# TASK INSTRUCTIONS:
Continue the passage on network degree distributions from its last sentence.

# EXERCISE PASSAGE:
These “gregarious nodes” or hubs are characteristic of many social and other real-world networks.

Neither ER nor WS graphs show degree distributions even remotely like that of the Twitch network.

Example 7.19 We can compare the distribution from Example 7.18 to that in a sample of ER graphs with the same size and expected average degree:

n, m = twitch.number_of_nodes(), twitch.number_of_edges()
kbar = 2*m/n
p = kbar/(n-1)
degrees = []
for iter in range(3):
    ER = nx.erdos_renyi_graph(n, p, seed=111+iter)
    degrees.extend( [ER.degree(i) for i in ER.nodes] )

print("ER graphs degree distribution:")
sns.displot(degrees, discrete=True);

ER graphs degree distribution:

Theory proves that the plot above converges to a binomial distribution. A WS graph has a similar distribution:

k, q = 10, 0.42
degrees = []
for iter in range(3):
    WS = nx.watts_strogatz_graph(n, k, q, seed=222+iter)
    degrees.extend( [WS.degree(i) for i in WS.nodes] )

print("WS graphs degree distribution:")
sns.displot(degrees, discrete=True);

WS graphs degree distribution:

7.5.1 Power-law distribution

The behavior of the Twitch degree distribution in Example 7.18 gets very interesting when the axes are transformed to use log scales:

sns.displot(data=twitch_degrees, log_scale=(True, True));

For degrees between 10 and several hundred, the counts lie nearly on a straight line. That is, if \(x\) is degree and \(y\) is the node count at that degree, then \[ \log(y) \approx - a\cdot \log(x) + b, \] i.e., \[ y \approx B x^{-a}, \] for some \(a > 0\). This relationship is known as a power law, a relationship often seen in physics. The decay of \(x^{-a}\) to zero as \(x\to\infty\) is much slower than the normal distribution’s \(e^{-x^2/2}\), for instance, and we often say that the power-law network has a heavy-tailed distribution.

Many social networks seem to follow a power-law distribution of node degrees, to some extent. The precise extent is a subject of heated debate.

7.5.2 Barabási–Albert graphs

Neither the ER nor the WS model can reproduce a power-law degree distribution. A random Barabási–Albert graph (BA graph) is a better approach.

# STUDY MATERIAL:
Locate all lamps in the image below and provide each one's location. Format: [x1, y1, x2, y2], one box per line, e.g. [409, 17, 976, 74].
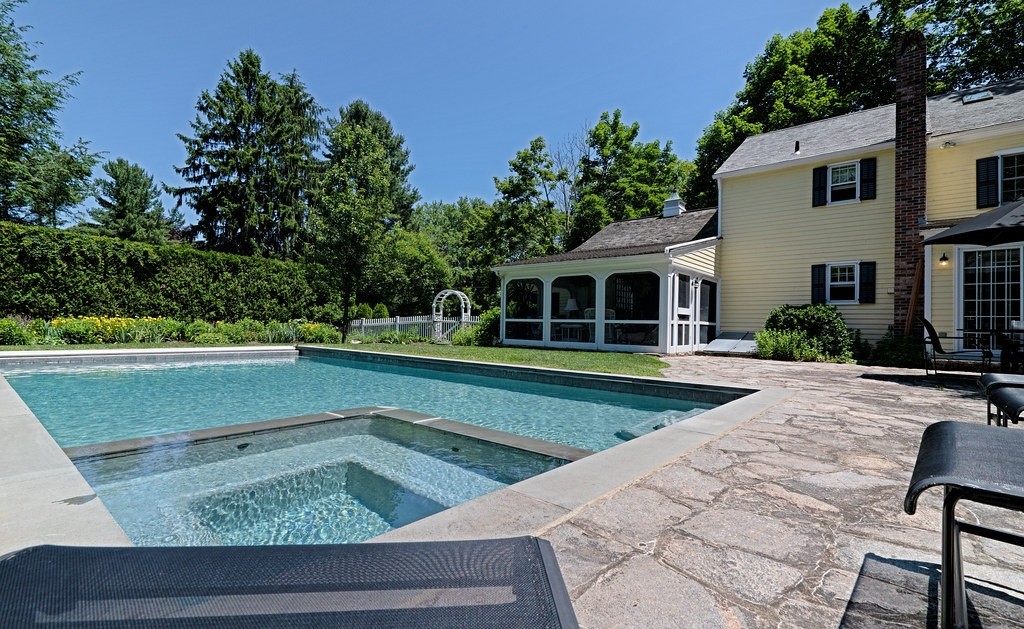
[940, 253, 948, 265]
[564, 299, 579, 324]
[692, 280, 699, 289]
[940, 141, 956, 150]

* * *

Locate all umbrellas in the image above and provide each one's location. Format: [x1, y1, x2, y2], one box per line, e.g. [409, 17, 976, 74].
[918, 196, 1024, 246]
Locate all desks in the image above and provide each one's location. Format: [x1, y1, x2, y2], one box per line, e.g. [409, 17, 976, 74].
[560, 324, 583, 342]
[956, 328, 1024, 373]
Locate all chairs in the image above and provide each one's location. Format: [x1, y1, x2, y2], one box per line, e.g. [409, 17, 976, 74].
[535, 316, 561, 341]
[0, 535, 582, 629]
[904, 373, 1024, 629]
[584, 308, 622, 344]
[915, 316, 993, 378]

# EXERCISE RESULT:
The construction starts with a small seed graph. One by one, new nodes are added with \(m\) edges connecting it to existing nodes. The new edges are chosen randomly, but higher probability is given for connections to nodes that already have higher degree (i.e., are more popular). This is a rich-get-richer concept known as preferential attachment.

Because of preferential attachment, there is a strong tendency to develop some hubs of very high degree, as is required for a power-law degree distribution.

Example 7.20 Here is a BA graph with 200 nodes and \(m=3\) connections per new node:

BA = nx.barabasi_albert_graph(200, 3, seed=302)
BA_degrees = pd.Series( dict(BA.degree) )
nx.draw(
    BA, 
    node_size=6*BA_degrees, 
    node_color="red", edge_color="gray"
    )

The size of each node in the drawing above is proportional to its degree. In the default rendering, the large hubs crowd into the center of the picture, while the lowest-degree nodes are pushed to the periphery.

Probability theory predicts that a BA graph has a power-law degree distribution with exponent \(-3\) as \(n\to \infty\).

Except fot the initial seed stage, each node of a BA graph introduces \(m\) new edges, for a total edge count of about \(mn\). By Theorem 7.1, the average degree of the graph is roughly \(\bar{k} = 2mn/n = 2m\).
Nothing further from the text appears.